ニッケイ新聞 2013年1月15日付け
パラナ州都クリチーバ市で、2009年から着工が進んでいた『日本移民百周年記念公園』(Parque do centenario da imigracao japonesa)の落成式が昨年12月27日に同公園で行われた。日系団体代表者らを中心に約250人が出席し記念プレートの除幕を行った。公園の敷地面積52万平米、総工予算1500万レアルと百年祭事業全体でも最大級規模。市役所と連邦政府が計400万レを出資し、約3分の1が完成した。事業の発案者であるクリチーバ日伯文化援護協会の元会長で、市議の山脇ジョルジ氏は「今後、中心施設以外にどんなものを置くか、コロニアで案を練って市に提案していきたい」と語った。
政権交代等で連邦政府の援助が一旦中断したため工事が遅れたものの、イベント会場や駐車場、トイレなど主な設備は整っており、公園として使える段階になったことから、落成式の実施が決まった。場所はウベラーバ区イグアス環境保護地内にある。

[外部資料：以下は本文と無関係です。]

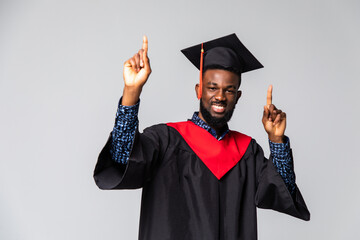 Young graduated african american man cheerful with a smile of face pointing with hand and finger up...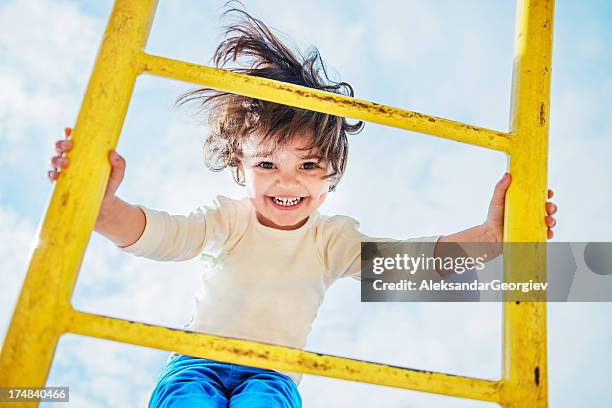 little girl having fun on a playground - child slide stockfoto's en -beelden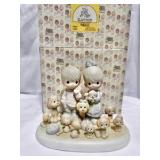 Precious Moments "The Good Lord Has Blessed Us Tenfold" limited edition figurine, item number 114022.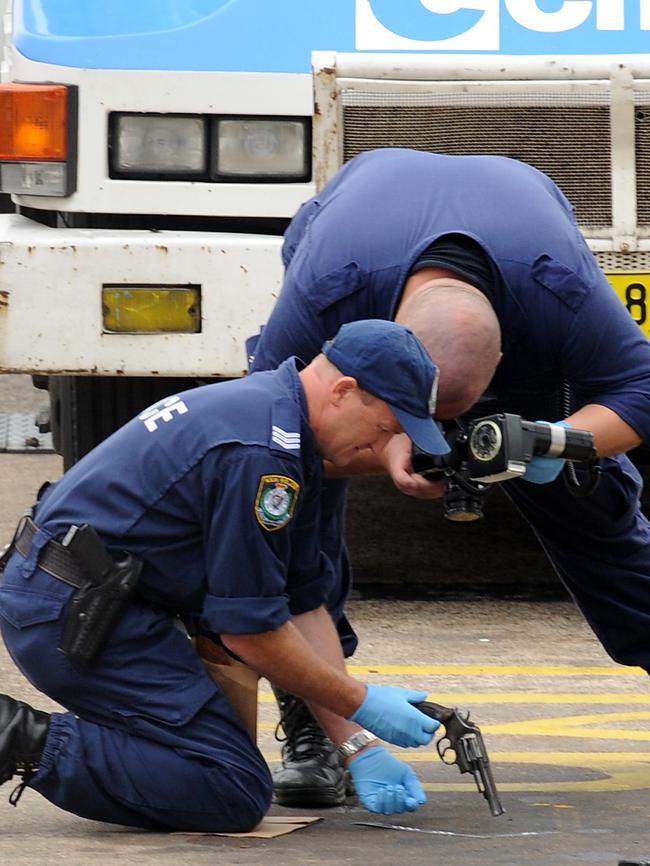 The police officers photograph the gun before taking it for forensic testing.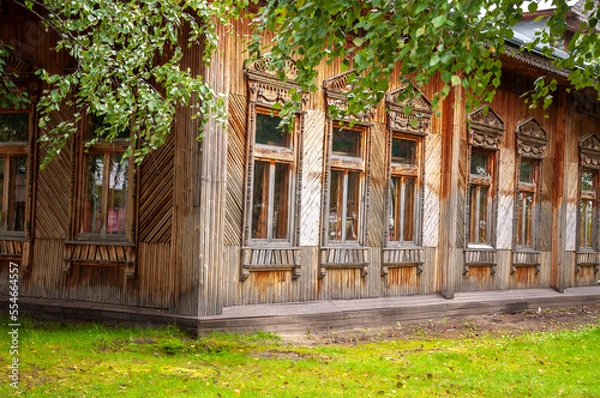 Fototapeta Reiny clouds in the cold autumn sky over  village with small wood log local houses and low fences in the park. Travelling on the suburb roads. People living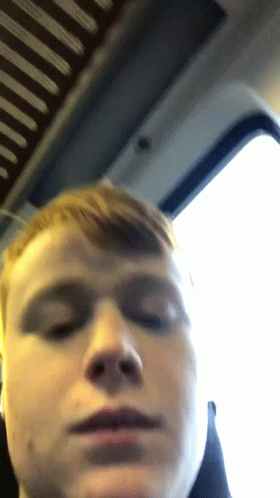 A Close Up Of A Man 'S Face With A Window In The Background GIF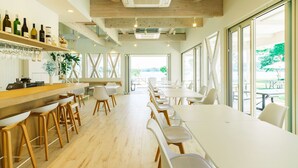 A modern dining area with a bar, white chairs, and large windows offering a view of the outdoors. - Hummer Village (Kamiamakusa)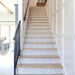 Alhambra Zig Zag Blanco 20x20cm Moroccan tiles used on a staircase with wooden steps and white panelled walls, featuring a bold black and white chevron pattern that adds a modern geometric accent to the hallway.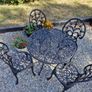 Vintage cast aluminium table and chairs Image 4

山脇氏は「市が日系人の功績を認め、これだけのことをやってくれた。本当に感謝している」と喜びを語りつつ、「工事を完成させるにはまだ予算確保や、新市長への事業継続の依頼などが必要」と話す。
式は、ハヤカワ・ルイスさん設計による公園の中心施設であるイベント会場で行われた。同会場は、沼地を埋め立ててブラジルをかたどった陸地に建てられており(現在日本の部分を制作中)、将来的には環境関連のイベントや日本企業を招いた講演、また同文協の移民祭りなどに幅広く利用されるという。
なお、百周年祭実行委員会(昨年解散)は同公園のほか、「高齢者福祉施設」と「教育施設の設立」を目標にかかげてきた。
福祉施設は08年、長崎純心会のシスターが始めたデイケアセンターを支援する形で実現。教育施設は、昨年末から浄土宗日伯寺が計画を始めた全日制学校の設立事業を援助する形で行なう。
具体化はまだまだ先だが、山脇氏は「これが完成したら地元コロニアの夢が全部かなう」と意気込んでいる。